Closed ubergeek77 closed 2 years ago
Looks like the cap is set to me.
podman run --cap-add SYS_ADMIN fedora capsh --print | grep sys_admin
Current: cap_chown,cap_dac_override,cap_fowner,cap_fsetid,cap_kill,cap_setgid,cap_setuid,cap_setpcap,cap_net_bind_service,cap_sys_chroot,cap_sys_admin,cap_setfcap=eip
Bounding set =cap_chown,cap_dac_override,cap_fowner,cap_fsetid,cap_kill,cap_setgid,cap_setuid,cap_setpcap,cap_net_bind_service,cap_sys_chroot,cap_sys_admin,cap_setfcap
Current IAB: cap_chown,cap_dac_override,!cap_dac_read_search,cap_fowner,cap_fsetid,cap_kill,cap_setgid,cap_setuid,cap_setpcap,!cap_linux_immutable,cap_net_bind_service,!cap_net_broadcast,!cap_net_admin,!cap_net_raw,!cap_ipc_lock,!cap_ipc_owner,!cap_sys_module,!cap_sys_rawio,cap_sys_chroot,!cap_sys_ptrace,!cap_sys_pacct,cap_sys_admin,!cap_sys_boot,!cap_sys_nice,!cap_sys_resource,!cap_sys_time,!cap_sys_tty_config,!cap_mknod,!cap_lease,!cap_audit_write,!cap_audit_control,cap_setfcap,!cap_mac_override,!cap_mac_admin,!cap_syslog,!cap_wake_alarm,!cap_block_suspend,!cap_audit_read,!cap_perfmon,!cap_bpf,!cap_checkpoint_restore
I have a feeling masking or some other security feature like SELinux is blocking the access?

• **DATASET EXCERPT**

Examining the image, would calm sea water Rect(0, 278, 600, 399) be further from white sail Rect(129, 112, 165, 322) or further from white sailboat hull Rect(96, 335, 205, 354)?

• **EXERCISE TASKS**
A. In the podman capabilities thread, what does the commenter suspect might be blocking the access?
B. Can you carry on the podman capabilities thread, starting right after its last line?

• **OUTPUTS FOR THE TASKS**
A. Masking or some other security feature, such as SELinux.

B.
--cap-add SYS_ADMIN
was never an issue. That works fine, see step 3 of my issue report.
Can you try your test command again using --privileged
? That's where I'm having problems.
@rhatdan You don't have a --user
in there.
I recall this being related to Docker compat - Docker does not grant certain capabilities to containers when a non-root user is set, even if the container is privileged. I'm on vacation so I can't chase down specific bugs related to this, but I'm 90% sure this was changed to make our behavior closer to Docker's (and because defaulting to giving less caps is generally more secure, which is itself a strong argument).
You are right, we don't give all caps to the default user. Just add them to the bounding set.
$ podman run --privileged --user 1 fedora capsh --print
Current: =
Bounding set =cap_chown,cap_dac_override,cap_dac_read_search,cap_fowner,cap_fsetid,cap_kill,cap_setgid,cap_setuid,cap_setpcap,cap_linux_immutable,cap_net_bind_service,cap_net_broadcast,cap_net_admin,cap_net_raw,cap_ipc_lock,cap_ipc_owner,cap_sys_module,cap_sys_rawio,cap_sys_chroot,cap_sys_ptrace,cap_sys_pacct,cap_sys_admin,cap_sys_boot,cap_sys_nice,cap_sys_resource,cap_sys_time,cap_sys_tty_config,cap_mknod,cap_lease,cap_audit_write,cap_audit_control,cap_setfcap,cap_mac_override,cap_mac_admin,cap_syslog,cap_wake_alarm,cap_block_suspend,cap_audit_read,cap_perfmon,cap_bpf,cap_checkpoint_restore
Ambient set =
Current IAB:
Securebits: 00/0x0/1'b0 (no-new-privs=0)
secure-noroot: no (unlocked)
secure-no-suid-fixup: no (unlocked)
secure-keep-caps: no (unlocked)
secure-no-ambient-raise: no (unlocked)
uid=1(bin) euid=1(bin)
gid=1(bin)
groups=
Guessed mode: UNCERTAIN (0)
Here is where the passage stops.